== Data in this exercise

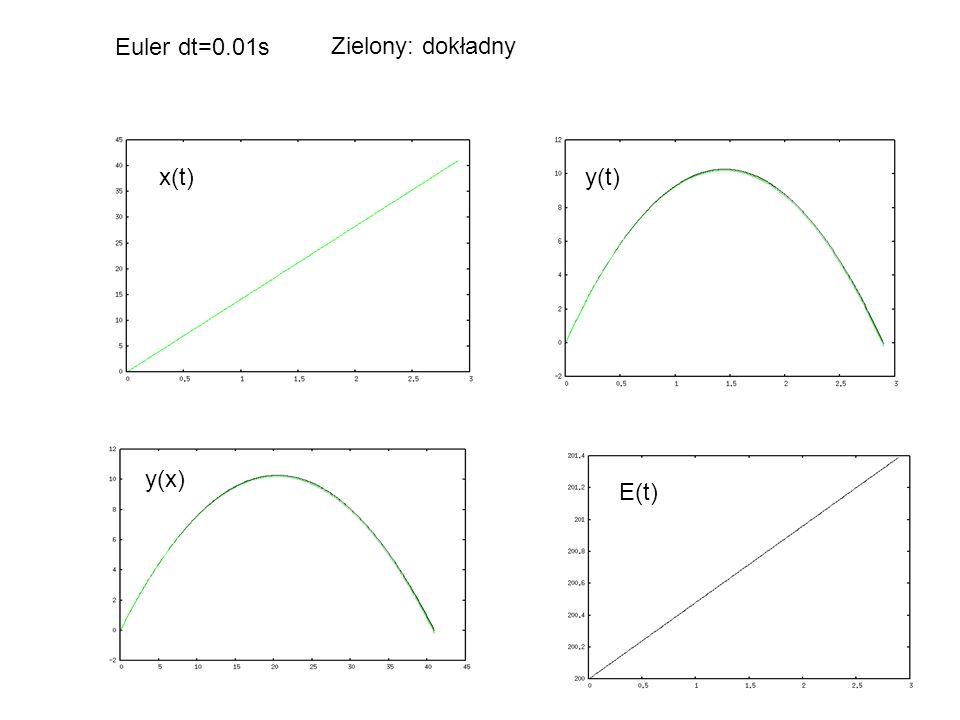 E(t) y(t)x(t) y(x) Euler dt=0.01s Zielony: dokładny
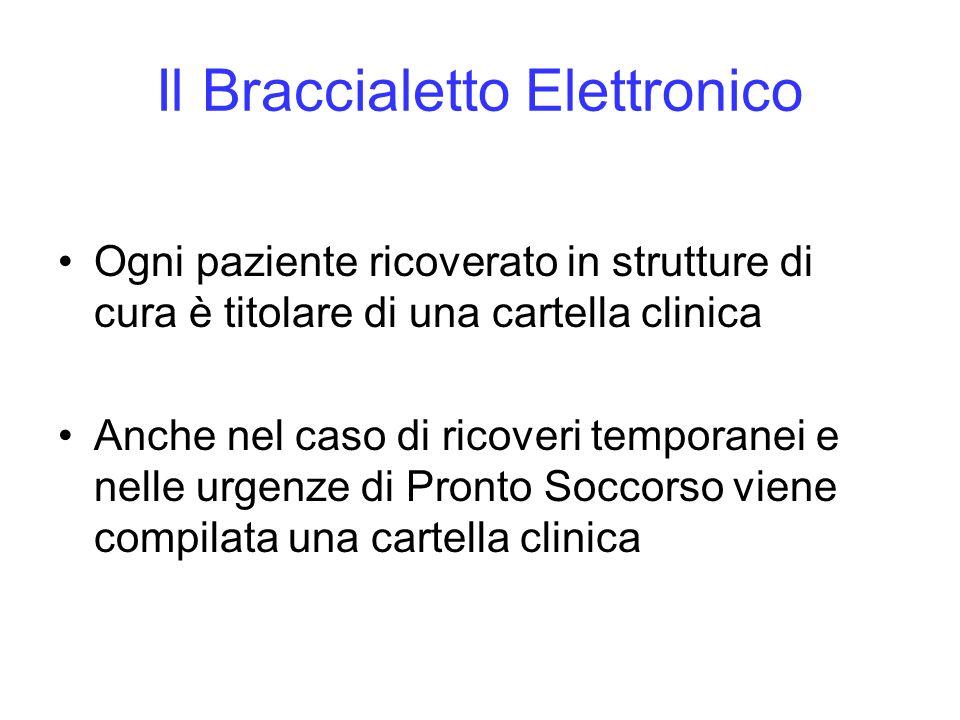 Il Braccialetto Elettronico Ogni paziente ricoverato in strutture di cura è titolare di una cartella clinica Anche nel caso di ricoveri temporanei e n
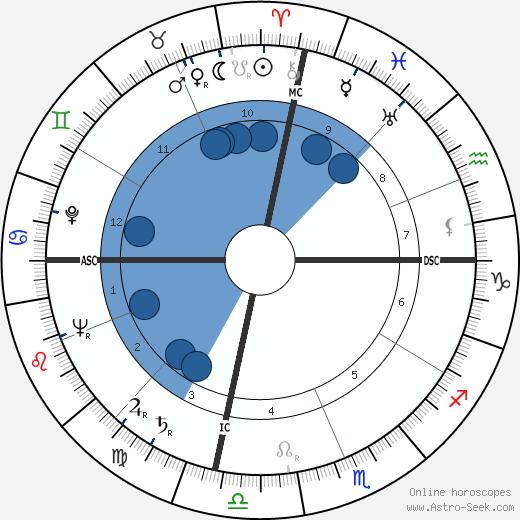 Yitzhak Navon wikipedia, horoscope, astrology, instagram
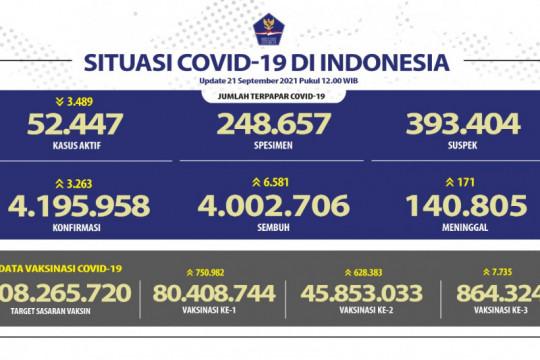 Pasien sembuh dari COVID-19 bertambah 6.581 orang pada Selasa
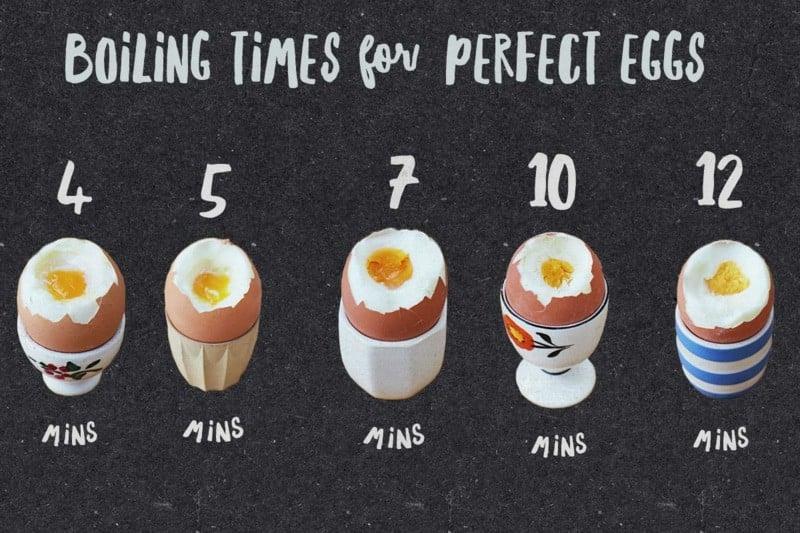 Das perfekte fr hst cksei kochen was ist dabei zu beachten - Eier weich kochen minuten ...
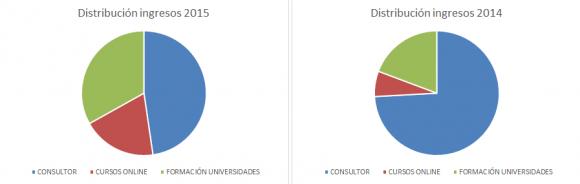 Distribucion ingresos 2015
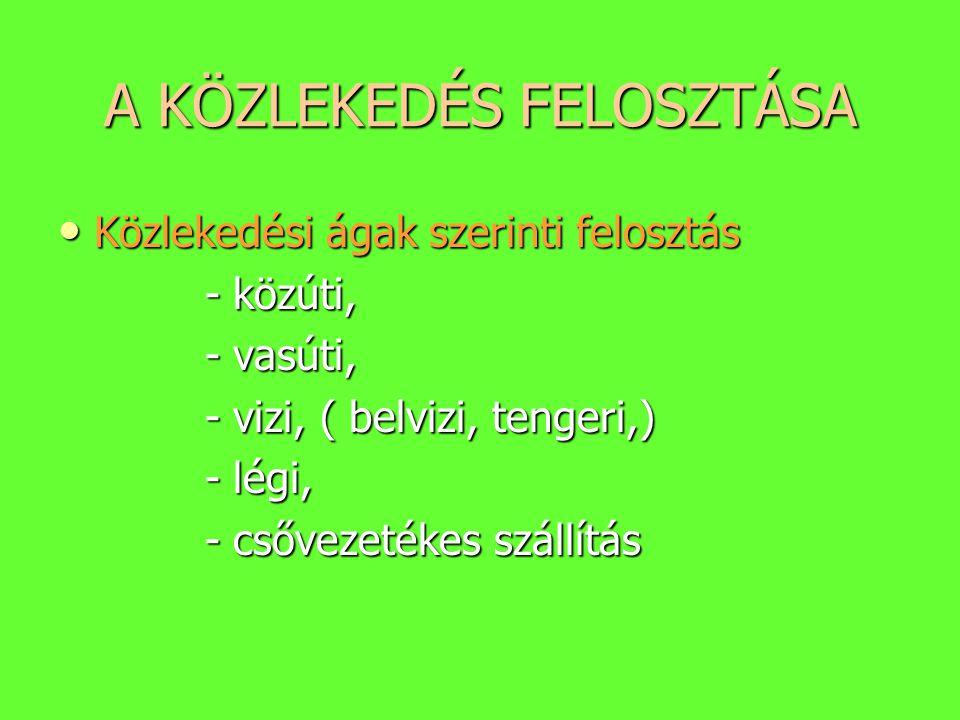 KÖZLEKEDÉSI ALAPFOGALMAK Közlekedés - definíció Közlekedés - definíció Közlekedés - definíció Közlekedés - definíció Szállítás - definíció Szállítás - definíció Szállítás - definíció Szállítás - definíció Fuvarozás - definíció Fuvarozás - definíció Fuvarozás - definíció Fuvarozás - definíció Szállítmányozás - definíció Szállítmányozás - definíció Szállítmányozás - definíció Szállítmányozás - definíció Vállalkozás - definíció Vállalkozás - definíció Vállalkozás - definíció Vállalkozás - definíció Bérlet - definíció Bérlet - definíció Bérlet - definíció Bérlet - definíció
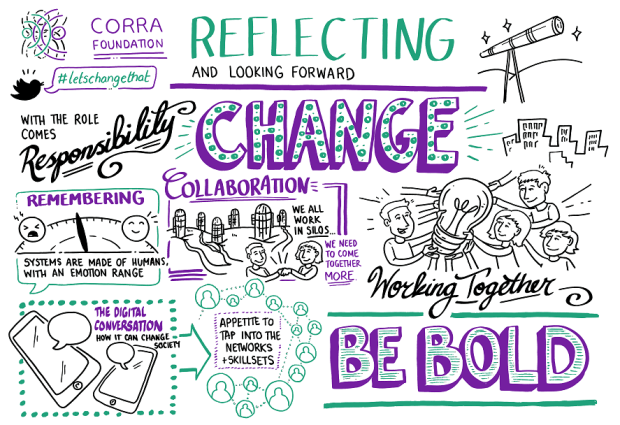 The Corra Foundation - Reflecting and looking forward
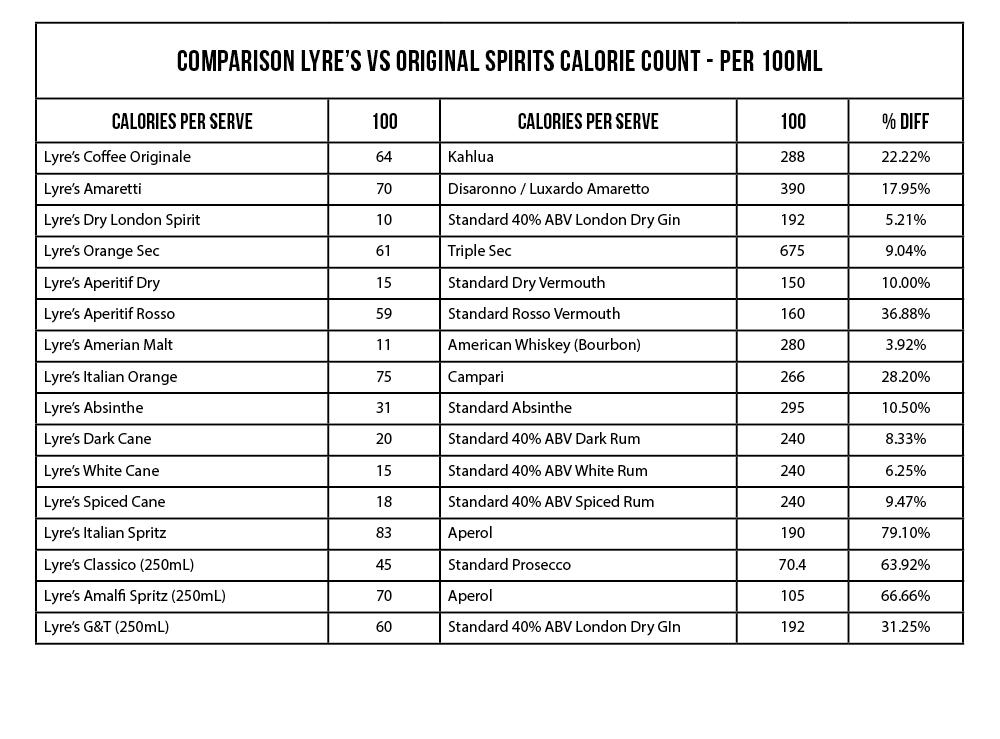 lyre-s-comparison-of-calories-table.png
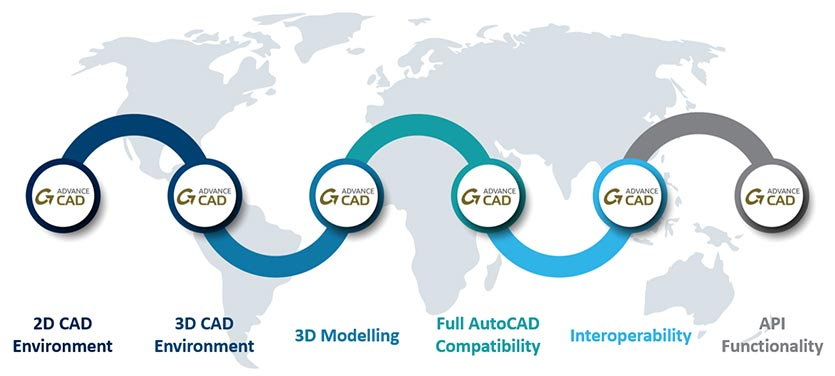 advance cad benefits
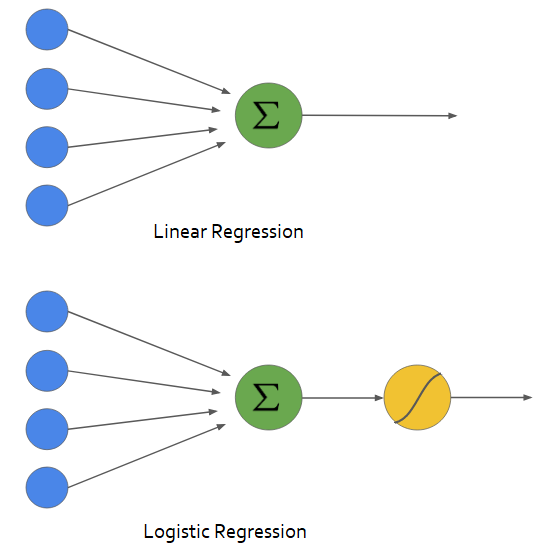 Building a Logistic Regression in Python - Towards Data Science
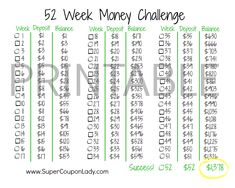 52 Week Money Challenge! Love this way of saving! http://www.supercouponlady.com/2013/12/52-week-money-challenge.html/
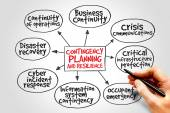 Contingency Planning and Resilience — Stock Photo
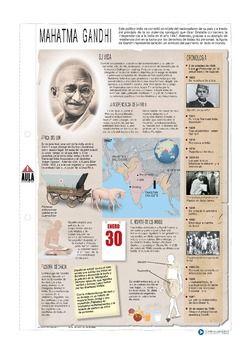 Infografía: Ghandi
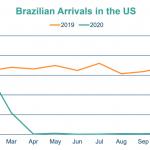 Chegada de brasileiros na Flórida em 2020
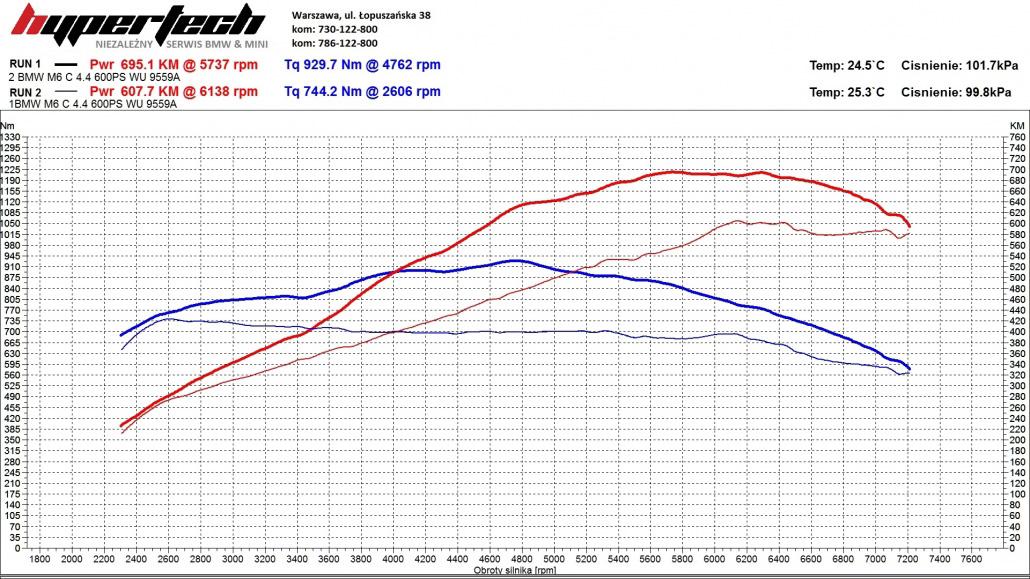 CHIP TUNING BMW M6-wykres-1030x579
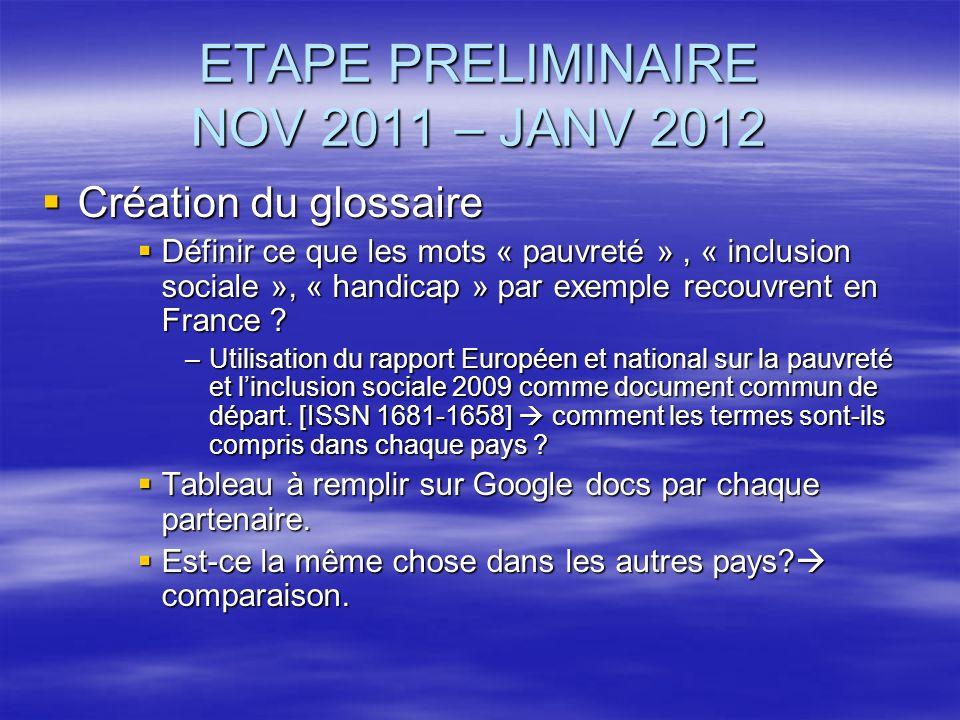 ETAPE PRELIMINAIRE NOV 2011 – JANV 2012 Création du glossaire Création du glossaire Définir ce que les mots « pauvreté », « inclusion sociale », « handicap » par exemple recouvrent en France .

====

When you transcribe the entries above, begin at their first line, end with the line containing "Building a Logistic", and copy each line exactly without any picture.

 E(t) y(t)x(t) y(x) Euler dt=0.01s Zielony: dokładny
 Il Braccialetto Elettronico Ogni paziente ricoverato in strutture di cura è titolare di una cartella clinica Anche nel caso di ricoveri temporanei e n
 Yitzhak Navon wikipedia, horoscope, astrology, instagram
 Pasien sembuh dari COVID-19 bertambah 6.581 orang pada Selasa
 Das perfekte fr hst cksei kochen was ist dabei zu beachten - Eier weich kochen minuten ...
 Distribucion ingresos 2015
 KÖZLEKEDÉSI ALAPFOGALMAK Közlekedés - definíció Közlekedés - definíció Közlekedés - definíció Közlekedés - definíció Szállítás - definíció Szállítás - definíció Szállítás - definíció Szállítás - definíció Fuvarozás - definíció Fuvarozás - definíció Fuvarozás - definíció Fuvarozás - definíció Szállítmányozás - definíció Szállítmányozás - definíció Szállítmányozás - definíció Szállítmányozás - definíció Vállalkozás - definíció Vállalkozás - definíció Vállalkozás - definíció Vállalkozás - definíció Bérlet - definíció Bérlet - definíció Bérlet - definíció Bérlet - definíció
 The Corra Foundation - Reflecting and looking forward
 lyre-s-comparison-of-calories-table.png
 advance cad benefits
 Building a Logistic Regression in Python - Towards Data Science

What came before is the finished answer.